Primero Túnez, luego Egipto, más tarde Libia. La Unión Europea falló en el diagnóstico sobre la estabilidad de los regímenes; llegó tarde y con el paso cambiado a las protestas y, lo peor, sumamente dividida a las revoluciones. Lo primero ya se ha reconocido: el comisario de Vecindad, Stefan Füle, lo ha dicho alto y claro a su paso por Madrid. Y le honra porque muestra que el estándar de exigencia que aplicamos a las instituciones europeas y a sus responsables es a veces más alto que el que aplicamos en el nivel nacional. Porque, siendo justos, las capitales nacionales han sido más responsables que Bruselas de una política mediterránea que se ha mostrado equivocada, pero no han rendido cuentas por ello. Lo segundo, la lentitud de reflejos, es comprensible, pues la prudencia es el reflejo natural del diplomático, algo que incluso Obama ha tenido que padecer a pesar de tener una inmensa maquinaria de política exterior a su disposición y liderazgo para dirigirla. Lo tercero, la división entre los europeos, es hasta cierto punto inevitable pues cada Estado miembro de la UE tiene su propia historia e intereses, no siempre comunes. Esto, que se olvida con frecuencia, es importante, pues si la unidad fuera el punto de partida, no harían falta ni líderes ni instituciones que crearan una política exterior común, solo funcionarios que dócilmente la ejecutaran.

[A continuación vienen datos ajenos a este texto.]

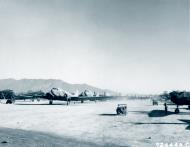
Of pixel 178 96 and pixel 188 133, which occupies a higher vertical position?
pixel 178 96

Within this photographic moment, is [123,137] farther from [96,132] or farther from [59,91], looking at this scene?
[59,91]

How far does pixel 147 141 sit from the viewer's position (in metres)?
13.1

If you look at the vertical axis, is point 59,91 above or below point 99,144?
above

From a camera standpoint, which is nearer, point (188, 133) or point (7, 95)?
point (188, 133)

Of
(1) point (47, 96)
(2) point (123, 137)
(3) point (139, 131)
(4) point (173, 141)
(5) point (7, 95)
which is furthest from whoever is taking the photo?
(5) point (7, 95)

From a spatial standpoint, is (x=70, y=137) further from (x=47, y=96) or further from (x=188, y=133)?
(x=47, y=96)

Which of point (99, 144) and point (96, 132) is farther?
point (96, 132)

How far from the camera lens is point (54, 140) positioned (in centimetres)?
1339

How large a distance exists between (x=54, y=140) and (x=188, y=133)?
843cm

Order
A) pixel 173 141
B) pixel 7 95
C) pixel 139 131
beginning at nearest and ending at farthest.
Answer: pixel 173 141 → pixel 139 131 → pixel 7 95

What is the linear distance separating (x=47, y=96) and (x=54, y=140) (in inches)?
1443

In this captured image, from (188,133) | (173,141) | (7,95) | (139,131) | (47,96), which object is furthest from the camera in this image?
(7,95)

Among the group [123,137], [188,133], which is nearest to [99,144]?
[123,137]

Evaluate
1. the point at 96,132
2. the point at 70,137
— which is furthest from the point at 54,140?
the point at 96,132
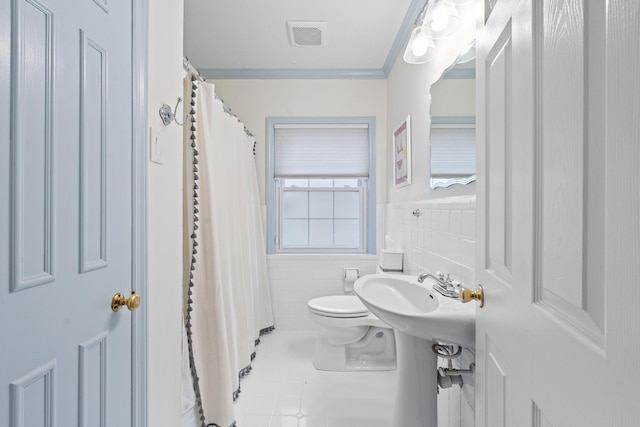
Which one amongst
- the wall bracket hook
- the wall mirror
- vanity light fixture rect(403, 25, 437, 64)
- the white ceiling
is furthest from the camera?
the white ceiling

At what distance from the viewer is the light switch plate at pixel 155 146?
41.1 inches

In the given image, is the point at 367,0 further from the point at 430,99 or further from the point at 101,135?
the point at 101,135

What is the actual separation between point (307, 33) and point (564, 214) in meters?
2.26

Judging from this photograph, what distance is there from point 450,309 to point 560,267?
0.63 metres

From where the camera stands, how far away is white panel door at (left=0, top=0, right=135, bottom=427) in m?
0.59

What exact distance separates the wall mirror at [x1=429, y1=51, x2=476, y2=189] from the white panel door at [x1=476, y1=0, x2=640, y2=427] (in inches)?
25.7

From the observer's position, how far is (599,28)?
0.40m

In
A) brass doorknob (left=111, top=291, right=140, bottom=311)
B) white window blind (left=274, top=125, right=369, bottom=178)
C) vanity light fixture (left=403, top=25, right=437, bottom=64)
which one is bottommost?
brass doorknob (left=111, top=291, right=140, bottom=311)

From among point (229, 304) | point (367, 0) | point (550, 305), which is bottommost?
point (229, 304)

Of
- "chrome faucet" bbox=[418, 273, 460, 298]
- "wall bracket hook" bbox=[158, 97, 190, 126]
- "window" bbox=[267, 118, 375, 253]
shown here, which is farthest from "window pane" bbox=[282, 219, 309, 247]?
"wall bracket hook" bbox=[158, 97, 190, 126]

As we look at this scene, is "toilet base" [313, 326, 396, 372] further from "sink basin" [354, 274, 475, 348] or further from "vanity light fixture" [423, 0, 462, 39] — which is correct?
"vanity light fixture" [423, 0, 462, 39]

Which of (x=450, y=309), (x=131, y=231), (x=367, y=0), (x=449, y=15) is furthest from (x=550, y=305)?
(x=367, y=0)

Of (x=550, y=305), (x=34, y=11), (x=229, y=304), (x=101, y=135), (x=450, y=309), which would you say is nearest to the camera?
(x=550, y=305)

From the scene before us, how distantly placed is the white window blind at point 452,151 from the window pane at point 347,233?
4.37ft
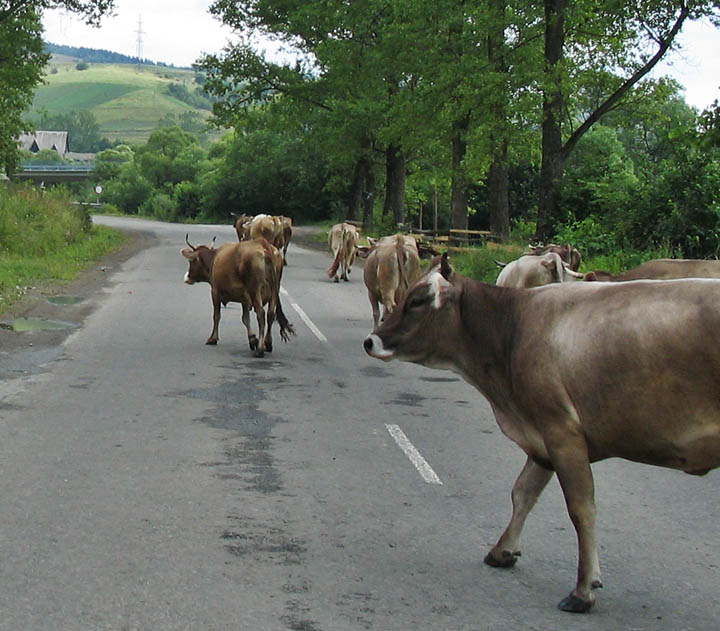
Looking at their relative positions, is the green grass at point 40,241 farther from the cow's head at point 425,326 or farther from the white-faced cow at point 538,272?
the cow's head at point 425,326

Para eso precisamente están los líderes y las instituciones europeas, para crear políticas comunes partiendo de intereses distintos. Por eso, la paradoja que nos ofrece el momento en el que nos encontramos es bien evidente. Durante 10 años nos hemos lamentado porque Europa carecía de instituciones de política exterior. El Alto Representante, entonces Javier Solana, tenía mucha voluntad, pero pocos medios, y unas instituciones muy débiles, lo que le obligaba a saltar de crisis en crisis pidiendo aviones prestados y haciendo encaje de bolillos con un pequeño gabinete y un presupuesto de funcionamiento inferior a lo que la Comisión Europea gastaba en limpiar sus edificios oficiales. Ahora, al parecer, nos encontramos en la situación inversa. Después de cruentas y sucesivas peleas institucionales entre Consejo, Comisión, Parlamento y Estados hemos creado, por fin, un Ministerio de Exteriores europeo que lo es en todo menos en el nombre. Y le hemos dado un presupuesto enorme, un servicio diplomático propio y, lo que es mejor, todo el poder que antes se fragmentaba entre tres instituciones (el Consejo, la Comisión y la presidencia rotatoria) que se solapaban y tropezaban continuamente entre sí. Con el Tratado de Lisboa en la mano, Europa es una y trina, y la Alta Represente, todopoderosa. Y sin embargo, esa política no termina de despegar. Así que ahora que por fin tenemos las instituciones, no parece que tengamos alguien que ejerza un liderazgo fuerte.
Las revoluciones árabes han sometido a la política exterior europea a una dura prueba. Tras año y medio en el cargo, las críticas al desempeño de Ashton (unas más justas y otras más injustas, que de todo hay) se extienden. Desde los medios de comunicación se le acusa de ser alérgica a los focos, rehuir a la prensa y preferir un discreto segundo plano. Y en las capitales nacionales tampoco parecen entusiasmados porque, según nos cuentan, en el Consejo Europeo extraordinario sobre Libia, Sarkozy abroncó públicamente a Ashton por su pasividad sin que, llamativamente nadie saliera a defenderla, ni siquiera su compatriota Cameron. Sus defensores alegan que Ashton recibió una misión imposible: hacer el trabajo que antes hacían tres personas y reinar sobre 27 egos nacionales que se consideran todos más capaces que ella. Todos tienen parte de razón y, precisamente por eso, parte de culpa: Ashton no quiere dar puñetazos en la mesa y a Sarkozy le encanta darlos. Viendo el órdago que acaba de lanzar El Asad en Siria y viendo los precedentes de Túnez, Egipto y Libia, es obvio que la soldado Ashton corre grave peligro de quedar aislada tras las líneas enemigas.
Por eso es urgente organizar una misión de rescate que salve el resto de su mandato, del cual todavía quedan tres años y medio. Idealmente, deberían ser los ministros de Exteriores de los Veintisiete los que se presentaran voluntarios para el rescate e insuflaran energía en la política exterior europea. Pero, ¿están dispuestos realmente a ello? ¿No son ellos, con sus actuaciones, y también con sus omisiones, los principales responsables de la situación actual? Hasta dónde estén dispuestos a llegar con la Siria de El Asad, la otra gran mimada de muchas diplomacias europeas, nos dará pronto la respuesta a estas preguntas.